Wspólnie z drugim ocalałym z polio założyli warsztat, w którym pracują mężczyźni z różnymi rodzajami niepełnosprawności – po urazach wojennych, wrodzonych wadach czy chorobach. Zespół produkuje cztery podstawowe rodzaje skarpet: krótkie i długie, na zimę i lato.
Kraj po dekadach wojny i słabej opiece medycznej
Afganistan należy dziś do państw z najwyższym odsetkiem osób z niepełnosprawnościami. To efekt wieloletnich konfliktów zbrojnych, niewydolnego systemu ochrony zdrowia i zmagającej się z kryzysem gospodarki.
Według Model Disability Survey z 2019 r., przygotowanego przez organizację The Asia Foundation, niemal 25 proc. dorosłych Afgańczyków żyje z łagodną niepełnosprawnością, ok. 40 proc. z umiarkowaną, a ok. 14 proc. z ciężką.
– Te liczby zmuszają nas do działania z większą pilnością i determinacją – podkreśliła Misja Wsparcia Narodów Zjednoczonych w Afganistanie w oświadczeniu wydanym z okazji Międzynarodowego Dnia Osób z Niepełnosprawnościami 3 grudnia. – Osoby z niepełnosprawnościami nie mogą być traktowane jak „dopisek na końcu”. Muszą być w pełni uwzględniane na każdym etapie planowania, podejmowania decyzji i świadczenia usług.
Afganistan jest też jednym z dwóch ostatnich krajów na świecie, obok sąsiedniego Pakistanu, w których dziki wirus polio nadal krąży w populacji. Choroba może przebiegać jak grypa, ale w ciężkich przypadkach prowadzi do paraliżu, trwałej niepełnosprawności, a nawet śmierci.
Ministerstwo ds. Męczenników i Osób z Niepełnosprawnościami informuje, że w całym kraju zarejestrowano 189 635 osób niepełnosprawnych, które otrzymują pomoc finansową od władz.
Walka z tanim importem i plany rozwoju
Amiri przyznaje, że jego przedsięwzięcie musi konkurować z tanią odzieżą sprowadzaną z zagranicy, która zalewa afgański rynek.
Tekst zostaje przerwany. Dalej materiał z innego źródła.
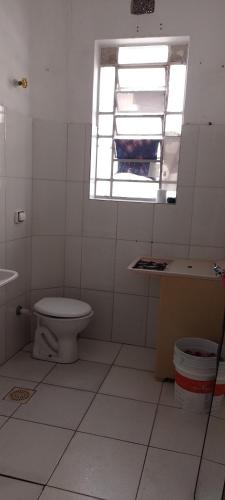 baño con aseo y lavabo y ventana en Rafa's hostel en São Paulo
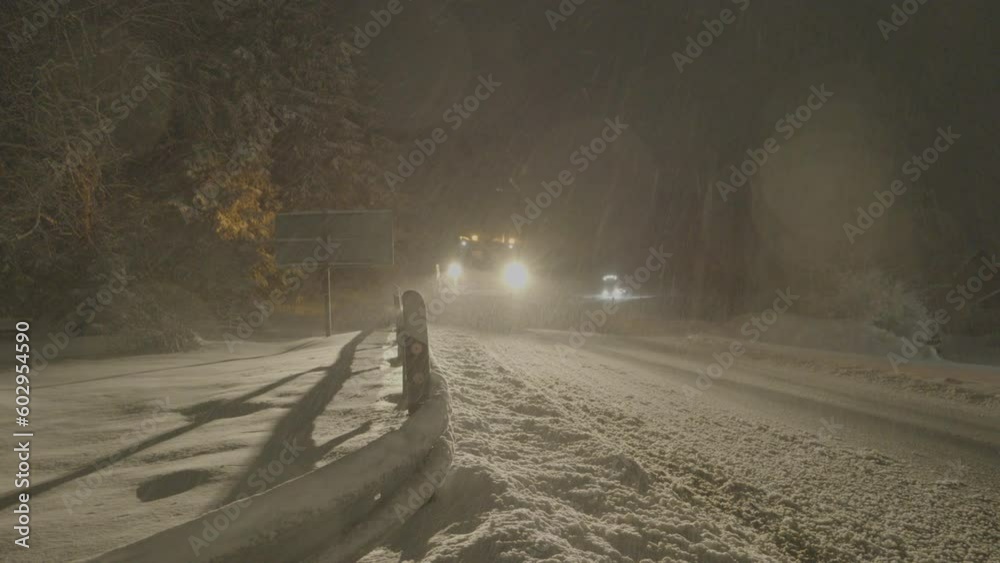 Snow plow clearing a road at nigh, Winterberg, Germany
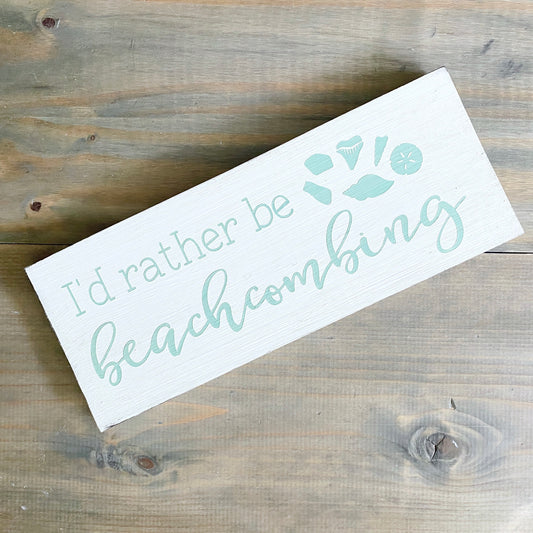 Wooden sign with 'I'd rather be beachcombing' text on a wooden surface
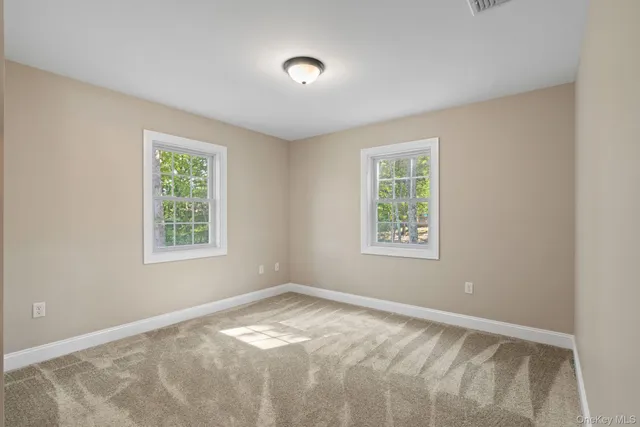 a bathroom with a shower and a glass door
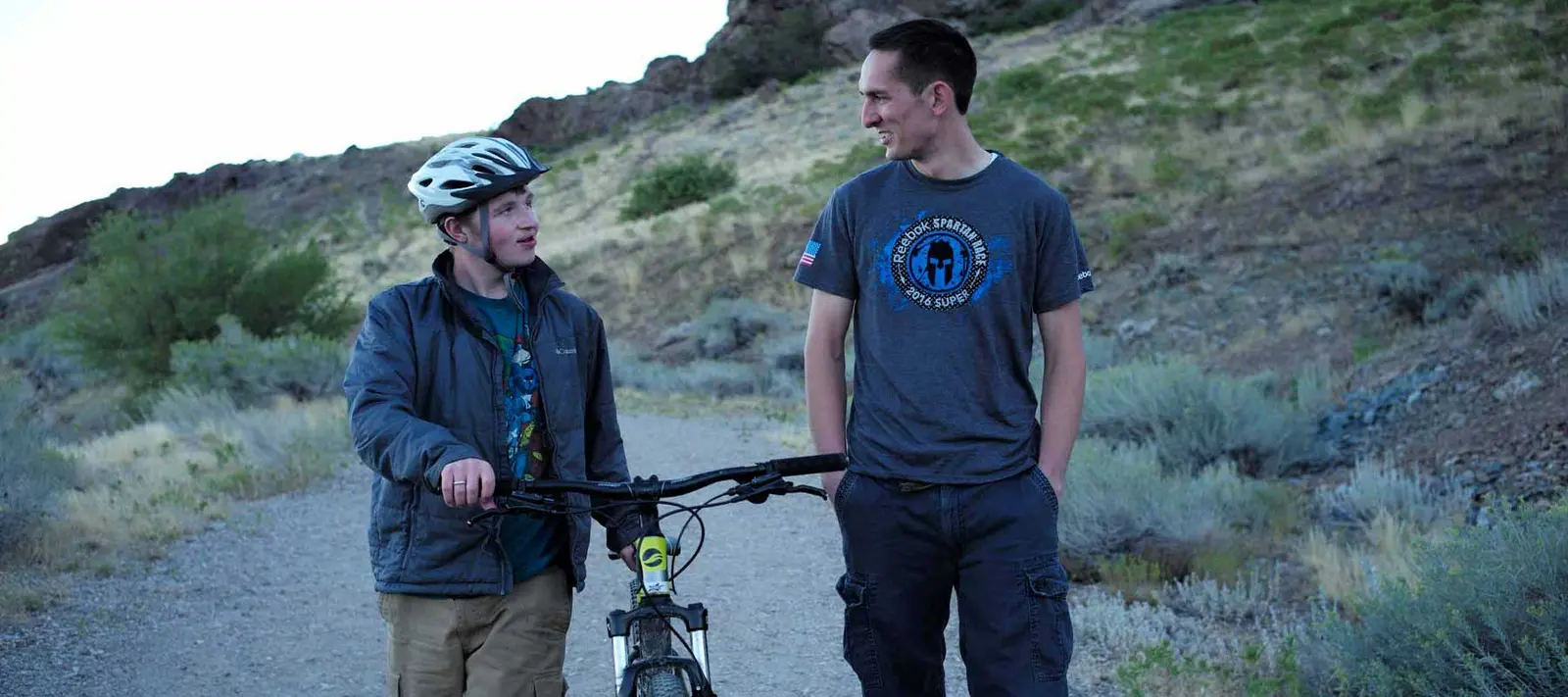 Two young men walk together on a dirt trail, one with a bicycle.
Liczy na to, że rząd ograniczy import tekstyliów, co da szansę lokalnym producentom.
Przedsiębiorca marzy, by podpisać kontrakt na dostawy skarpet dla afgańskich sił bezpieczeństwa, a w przyszłości zwiększyć zatrudnienie do 2 000 osób z niepełnosprawnościami.
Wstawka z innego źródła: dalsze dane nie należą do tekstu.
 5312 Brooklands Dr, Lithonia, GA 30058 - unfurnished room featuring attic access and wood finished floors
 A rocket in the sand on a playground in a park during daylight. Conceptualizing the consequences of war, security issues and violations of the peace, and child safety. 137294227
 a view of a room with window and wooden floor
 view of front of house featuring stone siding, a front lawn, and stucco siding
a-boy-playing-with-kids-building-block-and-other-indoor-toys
Wśród obecnych pracowników są także byli uchodźcy, którzy po latach wrócili do Afganistanu.
Jeden z nich, Mohammad Arif Jafari, 40-letni absolwent ekonomii i również ocalały z polio, spędził wiele lat w Iranie. Powrót do ojczyzny nie był łatwy.
– Bardzo cierpiałem z powodu bezrobocia. Ale na szczęście teraz produkuję kilka rodzajów skarpet – mówi, stojąc przy stoisku z towarem na ulicy Heratu. – Cieszę się, że mam pracę i zarabiam na życie.
Dla Shahabuddina, Amiriego i dziesiątek innych pracowników niewielki warsztat w Heracie to nie tylko sposób na utrzymanie – to także poczucie godności i miejsce, w którym niepełnosprawność nie jest przeszkodą, lecz wspólnym doświadczeniem i motorem solidarności.